In value investing, it usually seems as though your portfolio is taking two steps forward and one step back. Buying somewhat distressed, under-followed asset plays and/or names that you believe are on the cusp of getting their act together can make for a lot of moving parts that rarely move in the same direction. That isn't necessarily a bad thing, but it does mean that when the broad markets are moving higher, some of your value-oriented names may be taking a different tack.
The path of REIT Farmland Partners (FPI) , which recently closed its merger with American Farmland, has been a bit rocky post-merger and shares are down about 10% year to date. First-quarter results were a bit murky, and fear that the company's funds from operations will not be able to cover its current dividend this year (5.36%) have been an impediment recently. Part of this concern may be driven by the merger itself and resulting confusion about the fundamentals, given the transition, merger-related costs and lack of transparency on how the combined entity will perform. A dividend cut is always a possibility, although I don't believe it will be necessary here, and am happy to maintain the current position while reinvesting the dividend.
Meanwhile, former net/net CPI Aerostructures (CVU) -- former because its recent price rise has lifted it out of net/net status -- has been on a tear the past month, up nearly 60%. That is due to the combination of a first-quarter earnings report that was much better than expected, the announcement of some new contracts, and perhaps some renewed interest among investors. Despite that recent rise, shares still trade at just 1.23x net current asset value, 1.14x tangible book value and 11x 2018 consensus earnings estimates. CPI Aerostructures will be presenting at next week's Drexel Hamilton Aerospace & Defense Conference in New York, which hopefully will raise the company's profile.

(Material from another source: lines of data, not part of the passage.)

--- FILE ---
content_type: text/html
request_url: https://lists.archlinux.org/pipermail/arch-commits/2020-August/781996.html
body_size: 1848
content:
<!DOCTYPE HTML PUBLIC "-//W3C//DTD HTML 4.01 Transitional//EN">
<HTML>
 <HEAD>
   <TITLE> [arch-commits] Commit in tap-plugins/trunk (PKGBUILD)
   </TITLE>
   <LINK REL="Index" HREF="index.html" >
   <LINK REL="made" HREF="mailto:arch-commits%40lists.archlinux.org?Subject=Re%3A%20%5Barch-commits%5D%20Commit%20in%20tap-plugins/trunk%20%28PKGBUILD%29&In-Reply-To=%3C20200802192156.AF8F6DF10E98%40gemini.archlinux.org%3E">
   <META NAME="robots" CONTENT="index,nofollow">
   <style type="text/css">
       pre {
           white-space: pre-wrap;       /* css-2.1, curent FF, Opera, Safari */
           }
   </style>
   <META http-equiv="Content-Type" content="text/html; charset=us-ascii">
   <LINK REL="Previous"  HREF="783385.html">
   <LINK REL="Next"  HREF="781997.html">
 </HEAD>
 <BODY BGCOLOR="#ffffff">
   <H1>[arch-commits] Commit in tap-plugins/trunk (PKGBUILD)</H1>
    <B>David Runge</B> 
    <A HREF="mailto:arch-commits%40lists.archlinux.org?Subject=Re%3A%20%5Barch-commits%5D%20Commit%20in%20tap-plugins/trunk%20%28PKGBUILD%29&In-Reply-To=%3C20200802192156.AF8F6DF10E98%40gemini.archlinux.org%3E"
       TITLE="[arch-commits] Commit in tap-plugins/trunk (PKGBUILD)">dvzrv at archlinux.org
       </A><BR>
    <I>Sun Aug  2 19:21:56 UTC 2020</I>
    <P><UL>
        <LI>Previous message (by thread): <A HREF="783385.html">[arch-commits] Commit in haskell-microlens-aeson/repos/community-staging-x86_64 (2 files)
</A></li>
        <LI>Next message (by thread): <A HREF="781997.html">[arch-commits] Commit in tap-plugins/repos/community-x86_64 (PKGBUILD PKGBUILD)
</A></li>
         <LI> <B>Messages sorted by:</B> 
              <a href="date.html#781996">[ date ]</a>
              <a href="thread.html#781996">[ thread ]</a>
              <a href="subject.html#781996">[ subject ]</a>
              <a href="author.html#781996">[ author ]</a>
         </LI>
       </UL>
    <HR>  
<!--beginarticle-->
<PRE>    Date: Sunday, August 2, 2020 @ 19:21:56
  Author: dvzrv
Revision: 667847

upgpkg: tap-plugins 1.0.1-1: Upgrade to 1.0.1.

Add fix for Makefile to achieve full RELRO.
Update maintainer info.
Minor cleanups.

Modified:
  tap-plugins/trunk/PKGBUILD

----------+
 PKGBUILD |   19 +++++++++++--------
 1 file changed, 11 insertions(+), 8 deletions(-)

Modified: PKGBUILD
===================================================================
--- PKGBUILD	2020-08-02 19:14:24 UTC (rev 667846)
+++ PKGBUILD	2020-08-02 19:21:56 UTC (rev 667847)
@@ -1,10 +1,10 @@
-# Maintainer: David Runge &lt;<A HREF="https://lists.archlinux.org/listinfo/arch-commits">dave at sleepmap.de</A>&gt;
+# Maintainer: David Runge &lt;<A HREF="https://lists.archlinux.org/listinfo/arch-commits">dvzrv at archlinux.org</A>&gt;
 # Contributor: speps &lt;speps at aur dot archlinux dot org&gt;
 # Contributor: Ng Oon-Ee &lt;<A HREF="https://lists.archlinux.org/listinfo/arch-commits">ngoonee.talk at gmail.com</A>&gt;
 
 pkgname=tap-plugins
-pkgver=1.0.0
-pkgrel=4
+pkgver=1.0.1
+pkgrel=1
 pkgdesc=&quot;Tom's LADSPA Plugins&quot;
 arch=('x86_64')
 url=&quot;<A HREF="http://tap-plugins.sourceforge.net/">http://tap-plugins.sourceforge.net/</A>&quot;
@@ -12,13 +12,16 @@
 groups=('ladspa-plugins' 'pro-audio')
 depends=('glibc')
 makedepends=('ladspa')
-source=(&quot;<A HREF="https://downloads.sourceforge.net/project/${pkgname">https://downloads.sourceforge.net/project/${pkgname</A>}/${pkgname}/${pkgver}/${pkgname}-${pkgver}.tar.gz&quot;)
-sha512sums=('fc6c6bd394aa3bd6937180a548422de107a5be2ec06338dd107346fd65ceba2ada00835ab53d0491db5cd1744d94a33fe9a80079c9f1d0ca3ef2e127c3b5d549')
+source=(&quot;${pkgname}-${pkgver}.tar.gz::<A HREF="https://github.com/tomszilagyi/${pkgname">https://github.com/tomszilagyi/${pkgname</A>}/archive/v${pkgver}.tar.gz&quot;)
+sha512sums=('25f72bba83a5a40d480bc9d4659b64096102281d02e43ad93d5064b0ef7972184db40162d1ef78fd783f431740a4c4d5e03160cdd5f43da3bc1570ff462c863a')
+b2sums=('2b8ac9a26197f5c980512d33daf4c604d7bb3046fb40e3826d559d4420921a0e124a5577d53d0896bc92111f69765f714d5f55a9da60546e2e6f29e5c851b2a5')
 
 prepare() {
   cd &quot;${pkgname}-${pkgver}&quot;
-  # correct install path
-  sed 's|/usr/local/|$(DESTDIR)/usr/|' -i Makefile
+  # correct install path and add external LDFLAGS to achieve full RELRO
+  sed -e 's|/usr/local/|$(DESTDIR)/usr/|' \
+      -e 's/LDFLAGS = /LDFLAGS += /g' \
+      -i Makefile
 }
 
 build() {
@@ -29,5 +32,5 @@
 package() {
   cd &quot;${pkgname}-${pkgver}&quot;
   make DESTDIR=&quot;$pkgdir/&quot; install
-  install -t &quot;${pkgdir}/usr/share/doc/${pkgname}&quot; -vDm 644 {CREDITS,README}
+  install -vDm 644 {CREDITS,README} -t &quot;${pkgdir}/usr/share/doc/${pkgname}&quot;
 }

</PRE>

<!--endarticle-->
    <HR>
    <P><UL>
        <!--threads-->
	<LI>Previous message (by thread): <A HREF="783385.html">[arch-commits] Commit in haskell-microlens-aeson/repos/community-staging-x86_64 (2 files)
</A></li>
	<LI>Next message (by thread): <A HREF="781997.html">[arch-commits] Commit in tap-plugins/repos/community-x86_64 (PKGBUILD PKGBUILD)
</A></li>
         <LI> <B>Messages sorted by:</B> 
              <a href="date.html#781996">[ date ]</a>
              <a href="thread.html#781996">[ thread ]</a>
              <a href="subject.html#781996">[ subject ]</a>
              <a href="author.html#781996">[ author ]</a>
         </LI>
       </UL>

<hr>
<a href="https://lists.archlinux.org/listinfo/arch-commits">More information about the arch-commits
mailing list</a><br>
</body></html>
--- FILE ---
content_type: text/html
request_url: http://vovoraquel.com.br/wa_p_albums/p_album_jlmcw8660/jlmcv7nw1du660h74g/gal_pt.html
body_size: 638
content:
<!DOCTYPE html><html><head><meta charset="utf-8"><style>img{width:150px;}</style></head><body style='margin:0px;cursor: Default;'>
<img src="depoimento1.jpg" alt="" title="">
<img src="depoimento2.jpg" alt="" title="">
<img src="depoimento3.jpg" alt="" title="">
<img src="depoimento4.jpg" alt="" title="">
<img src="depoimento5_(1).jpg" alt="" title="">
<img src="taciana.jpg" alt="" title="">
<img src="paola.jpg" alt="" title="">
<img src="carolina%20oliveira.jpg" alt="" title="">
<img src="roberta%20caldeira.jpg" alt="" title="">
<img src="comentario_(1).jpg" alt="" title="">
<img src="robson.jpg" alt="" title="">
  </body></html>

Meanwhile, off-the-radar agribusiness name Limoneira (LMNR) was up 6% during regular trading and another 4% after-hours after reporting better than expected second-quarter results. The company exceeded expectations on both revenue ($36.9 million versus $33.7 million) and earnings (24 cents a share versus 18 cents). Lemon sales were up 26% versus the same quarter last year. The company also raised earnings guidance for 2017 from a range of 48 cents to 52 cents to a range of 51 cents to 55 cents. In addition, Limoneira increased its citrus business footprint with the closing of its acquisition of Chilean company PDA, which includes 210 acres of lemons and orange orchards. This remains an asset play with its land and water rights and is valued as such, but it is nice to see earnings heading higher.